### Excerpt to read

------------------------------------------------------------

In many cases I can easily see how they could've designed things such that far fewer sizes were necessary, but they don't. I do wonder if it's an early form of "anti-right-to-repair" obfuscation? For some reason, I've noticed this "design quirk" far more in various import products than domestic ones.

It's also interesting to read statements like this:

The DSP and control IC's in new Sony recorders e.g. MZ-R90/91 cannot be removed from the board due to a packaging design in which the pins are mounted under the chips and cannot be accessed for de-soldering. When these chips malfunction they are impossible to replace and the whole electronic board must be replaced at considerable expense.

...and then realise that, 23 years later, a sub-$50 hot air station can easily do that work (I'm assuming it's referring to BGA packages.)




I remember working on board repair in the early 90s, then surface mount stuff started to pop in. Equipment at the time was literally $10k in today's dollars, at least that was the figure everyone talked about ($5k-ish).

I remember attaching a thin copper wire to my soldering iron, wrapping it around the tip and then out the front, and using that to work on those tiny pads. Sort of worked. Didn't even have solder tape, just a sucker.

------------------------------------------------------------

(Excerpts from a spatial dataset)
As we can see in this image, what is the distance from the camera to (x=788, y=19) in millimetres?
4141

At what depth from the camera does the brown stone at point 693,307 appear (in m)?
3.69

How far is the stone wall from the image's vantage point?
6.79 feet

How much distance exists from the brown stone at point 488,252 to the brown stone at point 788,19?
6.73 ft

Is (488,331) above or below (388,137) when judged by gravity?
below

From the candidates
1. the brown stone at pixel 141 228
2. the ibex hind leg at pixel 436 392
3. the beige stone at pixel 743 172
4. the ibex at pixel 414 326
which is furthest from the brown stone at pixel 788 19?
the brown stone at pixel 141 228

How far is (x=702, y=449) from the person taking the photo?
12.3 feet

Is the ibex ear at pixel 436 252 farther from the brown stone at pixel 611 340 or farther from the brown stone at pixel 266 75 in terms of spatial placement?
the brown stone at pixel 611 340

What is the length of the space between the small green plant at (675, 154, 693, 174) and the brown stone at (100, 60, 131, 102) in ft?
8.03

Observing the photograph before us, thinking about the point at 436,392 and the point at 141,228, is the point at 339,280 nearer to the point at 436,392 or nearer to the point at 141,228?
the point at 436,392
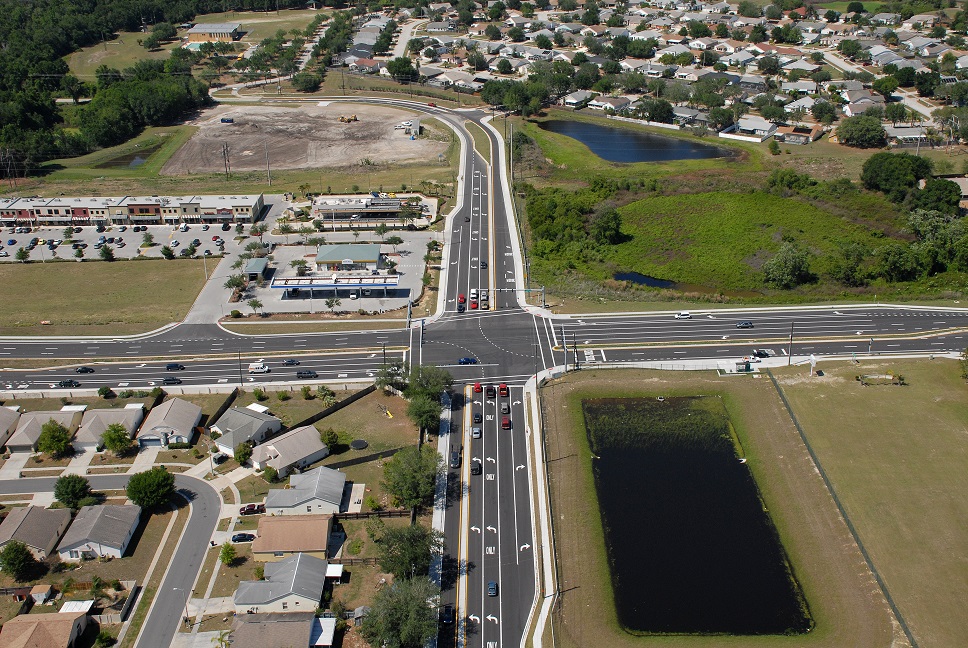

------------------------------------------------------------

### Exercise set
1. In the electronics repair discussion, which Sony recorders are given as examples of models whose DSP and control ICs cannot be removed from the board?
2. Extend the electronics repair discussion with a few more sentences that pick up right after its last line.

### Answers to the tasks
1. The MZ-R90/91.

2.
I didn't even understand how a hot air station worked, until youtube showed me years later (I moved onto the software side). The things people could never find out, never know, never even knew existed pre-Internet are staggering.

I don't think anyone under 30 can even begin to comprehend how limited knowledge was before. Quite often, if you wanted to know something, you literally could not find any info about it at all. You wouldn't even know what to ask, when you approached a librarian, even if they could find some book they could get from an inter-library transfer -- which where I lived, took weeks!

Such a culture shift.

But anyhow, I can imagine I'd have destroyed the board trying to get all that back together, via my soldering-iron with wire on end workaround.


yeah like.

people dont even understand. as a kid i would look at the content of .com files and .exe files in DOS and wonder why they didnt look like BASIC source code. wondering how the heck people made these wacky characters everywhere. had no idea what an assembler or a compiler was, and no way to find out.

as far as hardware.. .at least there was radio shack and those little books by Forrest Mims. Maybe a book at the book store. unlikely. the idea of board level repair to me would have been like aliens describing a spaceship without a translator.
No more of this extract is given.